[SOURCE DOCUMENT Boundary: Start]

I realized a rare trait shared by the team members. They are all systems thinkers and the systems perspective is deep in the DNA of the Learning Environment. I would like to explore this trait and share a personal experience of land-based transformation.



Illuminating Unseen Connections


As a young person growing up on the East Coast of the United States, one of my favourite places was the bookstore. I remember feeling warm and safe amongst the colorful shelves, heavy with treasures, sloshing tires plowing through snow outside, smells of paper and coffee brewing in the café. One day I came across a book called “Thinking in Systems” by Donella Meadows. The book taught a radically different way of seeing the world than anything I knew. Meadows defined systems as, “a set of things - people, cells, molecules, or whatever – interconnected in such a way that they produce their own pattern of behavior over time.” This reminds me of music. Someone once told me, music is the relationship between the notes. This knowledge began to pull back the blinders of a linear education.


To peek behind the curtain and see systemic connections,

simply look at an object and contemplate relationships associated with it. For example, a guitar exists in relationship to people who created it. The guitar’s geometry has a relationship to the evolution of the human hands, and audible frequencies detectable by the human ear. The wood exists in relation to the forest. Atoms of the guitar were once formed during fusion in stars and scattered into space by supernova explosions. I invite you to pause reading for a moment and choose an object close to you - what are the relationships connected to that object?



Nearly two decades passed and I never met another systems thinker. One day I heard words from that book spoken aloud for the first time. I was on the opposite side of Earth, standing in a forest of unfamiliar plants, sounds, smells and creatures. I spoke to a man named Cam who described the forest as a web of relationships. Trees interlocked roots to support each other, birds designed the forest spreading seeds, the mycelium underfoot recycled and shared nutrients. I had met a systems thinker.



To my delight, he lived in relationship to a community of other systems thinkers. They recently started the conscious design of a newly emerging system; the Socio-Ecological Learning Environment.

In the book Thinking in Systems, Diana wrote, “Once you start to see the events of the day as parts of trends, and those trends as symptoms of underlying system structure, you will be able to consider new ways to manage and new ways to live in a world of complex systems.” The Coordinators of the Learning Environment collaborated to imagine and bring into existence a novel system, a learning environment, to help people see systems more clearly.

[SOURCE DOCUMENT Boundary: End]

REQUIRED ACTIONS:
- a) In the essay on systems thinking, how did the man named Cam describe the forest?
- b) Carry on the essay about systems thinking and the Learning Environment, beginning right after its final sentence.

[STUDY MATERIAL Boundary: Start]

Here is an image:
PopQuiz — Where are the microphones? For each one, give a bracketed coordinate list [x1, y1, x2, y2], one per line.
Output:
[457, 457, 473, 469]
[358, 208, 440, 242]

[STUDY MATERIAL Boundary: End]

ANSWER SECTION:
- a) As a web of relationships.

- b)
I believe that growing relationships, wellbeing, and food on land can transform people and facilitate self-discovery and resilience.



The Collision of Theory & Experience



I have experienced this transformation. After 7 years studying physics in Boston, I unexpectedly found myself working on a vegetable farm outside of the city by the sea. In sunny fields of flowers and plants slouching under the weight of blushing vegetables I formed relationships. On the land, through community, exercise, growing food, and learning from nature I witnessed transformative healing. I experienced wellbeing and balance for the first time.

New workers on the land appeared to awake from a stress dream of modern life. Healing related to alcoholism, ptsd from war, a member of an isolating religious cult, a man who lost a child, dealing with life right after divorce, and a high school dropout looking for direction. I began to heal from a decade of self medicating, depression, and an unbalanced existence.

With the arrival of winter came snow and we disbanded. I looked for a place where this transformation could be sustainable on earth. That led to a plane flight, a conversation with a man in the forest, an introduction to a tribe of systems thinkers. An opportunity exists to use some of my life to co-create a system to cultivate resilient wellbeing for individuals, communities, and ecosystems. I hope the idea of creating a land-based place of learning, transformation and resiliency becomes less of an anomaly, and a path of many interwoven as we as a species move through time.